-------- Source passage

The new Commissioner of Inland Revenue Naomi Ferguson has acknowledged the major task ahead when it comes to replacing the computer system built for Inland Revenue 20 years ago.

Replacing Bob Russell in the role, Ferguson now heads a company focussed on shifting the ways people interact through the digital revolution.

Ferguson is tasked with replacing a computer system built for Inland Revenue 20 years ago, with an estimated cost reaching $1.5bn over the next decade.

"The work we have under way is about saying, okay, given what modern technology allows you to do, given what customers expect and want to do, how do we put all that together to create a very different type of tax department," says Ferguson to the New Zealand Herald.

"When it was built, Microsoft was a start-up firm and there was no internet.

"It does not, therefore, cope well with demands for online access."

Yet Ferguson told the newspaper she remains impressed by the latest technology used by the Inland Revenue, noting:

"You register your voice, which is as unique as your fingerprint.

"We have 400,000 people using it. It means that when they phone up to do something they can go straight through to a system without having to go through the 'what's your mother's maiden name?' business."

As the organisation introduces modern day technology in the form of a new mobile phone app launched in April this year, Ferguson says the number of users registering online with Inland Revenue has grown dramatically.

Yet Ferguson says the core function of the Inland Revenue remains the gathering of tax revenue, meaning a balance needs to be struck between making it easy for compliant users and tough for those who choose not to.

"If people want to get it right, but there's something going on with their life that means it's going to be hard ... we'll try to find ways to make is easier," she says.

"We've had over 50 successful prosecutions in the past year; last week we saw the longest sentences (about eight years) ever handed down for tax fraud."

----------------
-------- Data under study

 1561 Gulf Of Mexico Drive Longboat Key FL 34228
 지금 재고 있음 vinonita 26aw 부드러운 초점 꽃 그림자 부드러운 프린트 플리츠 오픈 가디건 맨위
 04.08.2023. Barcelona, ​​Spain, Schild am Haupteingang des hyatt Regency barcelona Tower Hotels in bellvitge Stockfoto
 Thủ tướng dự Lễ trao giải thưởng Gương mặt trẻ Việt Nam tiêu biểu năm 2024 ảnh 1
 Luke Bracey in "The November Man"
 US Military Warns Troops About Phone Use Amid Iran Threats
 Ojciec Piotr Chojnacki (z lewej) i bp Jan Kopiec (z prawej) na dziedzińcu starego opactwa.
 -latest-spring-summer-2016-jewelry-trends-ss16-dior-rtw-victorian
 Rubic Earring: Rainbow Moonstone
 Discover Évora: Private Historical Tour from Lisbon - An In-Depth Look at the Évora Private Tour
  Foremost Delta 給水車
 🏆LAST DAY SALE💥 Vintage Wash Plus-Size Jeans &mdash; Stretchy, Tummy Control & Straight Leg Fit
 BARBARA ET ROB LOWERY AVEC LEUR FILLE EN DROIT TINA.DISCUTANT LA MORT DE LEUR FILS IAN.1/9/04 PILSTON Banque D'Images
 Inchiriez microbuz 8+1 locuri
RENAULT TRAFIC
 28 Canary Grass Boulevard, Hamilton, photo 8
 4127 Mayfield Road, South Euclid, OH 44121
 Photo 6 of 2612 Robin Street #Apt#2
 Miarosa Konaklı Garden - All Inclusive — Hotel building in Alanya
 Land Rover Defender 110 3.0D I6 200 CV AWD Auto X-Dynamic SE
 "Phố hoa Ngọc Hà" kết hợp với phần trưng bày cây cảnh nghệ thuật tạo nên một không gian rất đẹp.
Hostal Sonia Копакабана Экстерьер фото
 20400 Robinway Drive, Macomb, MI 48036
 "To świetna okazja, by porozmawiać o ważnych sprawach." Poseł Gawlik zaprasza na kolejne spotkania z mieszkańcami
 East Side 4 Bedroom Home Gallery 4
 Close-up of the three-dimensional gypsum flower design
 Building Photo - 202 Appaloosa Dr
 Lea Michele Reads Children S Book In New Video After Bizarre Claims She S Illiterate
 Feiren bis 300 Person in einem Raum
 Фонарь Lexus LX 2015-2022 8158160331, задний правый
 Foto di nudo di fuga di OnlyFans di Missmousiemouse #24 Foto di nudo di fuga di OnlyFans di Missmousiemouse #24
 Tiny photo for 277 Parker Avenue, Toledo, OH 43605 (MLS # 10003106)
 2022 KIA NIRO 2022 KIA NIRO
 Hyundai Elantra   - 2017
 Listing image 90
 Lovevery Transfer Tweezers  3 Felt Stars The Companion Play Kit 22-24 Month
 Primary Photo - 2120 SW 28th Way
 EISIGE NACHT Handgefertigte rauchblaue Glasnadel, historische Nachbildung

----------------

- Tasks -
1 > Using the article on Inland Revenue, answer the following:
(a) Whom did Naomi Ferguson replace as Commissioner?
(b) What is the estimated cost of replacing the computer system, and over what period?
(c) How many people use the voice registration system?
2 > Name every organization mentioned in the article on Inland Revenue.
3 > Duplicate the article on Inland Revenue from "Yet Ferguson says" up to and including "choose not to.".

- Responses for each task -
1 >
(a) Bob Russell
(b) $1.5bn over the next decade
(c) 400,000

2 >
Inland Revenue
New Zealand Herald
Microsoft

3 >
Yet Ferguson says the core function of the Inland Revenue remains the gathering of tax revenue, meaning a balance needs to be struck between making it easy for compliant users and tough for those who choose not to.